Keep Your Dispensing Safety Role by Questioning AI, Not Deferring to It
Your position as the last professional check before a patient receives a medication exists because computer systems have limits. A patient comes in with a new epilepsy prescription and a list of over-the-counter supplements. The EHR flags one interaction. You know epilepsy patients, you know which supplements actually matter, and you recognise a dosing pattern that concerns you for this particular person. The AI did its job. You do something harder: you apply experience and context that no system can hold.
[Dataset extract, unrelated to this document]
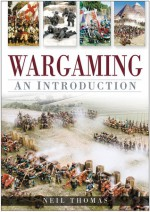 Wargaming: An Introduction - Neil Thomas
The moment you stop doing this thinking and accept what the system says, you have given away the role that matters most.
- ›Whenever an AI system recommends accepting a prescription without change, spend 30 seconds asking yourself what clinical reason would make you contact the prescriber. If you can name one, contact them.
- ›Set a rule for your practice: one prescription per shift where you actively question the AI recommendation even if the system shows green. This keeps your critical thinking muscle in use.
- ›Document the rare occasions when you catch something the AI missed. These become proof that your judgement still matters. They also show patterns that might improve your system settings.
Protect the Skills That Make You Irreplaceable
Some of your clinical skills will improve through AI support. You will spot patterns faster and access information wider. Other skills will atrophy if you do not use them. The ability to assess a patient's adherence from their behaviour in the pharmacy. The instinct to recognise when someone is taking a medication wrong and why. The conversation skill that helps a patient say what they are actually worried about. These are not tasks you can automate and still retain. They are the thinking you must do to stay sharp. When you give these tasks to AI to handle, you lose them.
- ›Identify three clinical judgements you make most often. For each one, spend two weeks per year without AI support. Do the assessment or counselling from your own knowledge and experience first, then check what the system would have recommended.
- ›Record what prescribers ask you about most often. These conversations are where your expertise is most visible and most valuable. Protect time for them and do not let AI-generated responses replace your voice.
- ›Ask a colleague what they see you do best in practice. If it is something no AI system is currently trying to do, you have found your core irreplaceable skill. Build your practice around it.
Key principles
- 1.Alert fatigue is a safety problem, not a time management problem. You must actively manage which alerts change your thinking and which ones you have decided not to act on.
- 2.AI recommendations are correct about the interaction or the dosing. Your judgement is correct about whether the recommendation applies to this patient at this moment.
- 3.Patient counselling scripted by AI covers what patients need to know. Your conversation covers what this patient needs to hear.
- 4.Your dispensing safety role exists because systems have limits. The moment you stop questioning those limits, you have given away your role.
- 5.Skills you do not use will fade. The skills that matter most to your practice are the ones no AI system can replace yet.
Key reminders
- When you override an alert more than twice, change your system settings rather than continue clicking through. This protects your attention for real risks.
- Before following clinical decision support, spend 10 seconds listing what the system does not know about your patient. If the list matters, your judgement matters.
- Generate AI counselling language, then put it away and have the real conversation. Use the generated text only if you forget what you wanted to say.
- Catch yourself dispensing without thinking by asking: what prescriber question would I need to call about right now? If you cannot answer, you are not thinking deeply enough.
- Spend two weeks per quarter working without AI decision support for one common scenario. The thinking muscle you maintain might be the one that catches the serious error.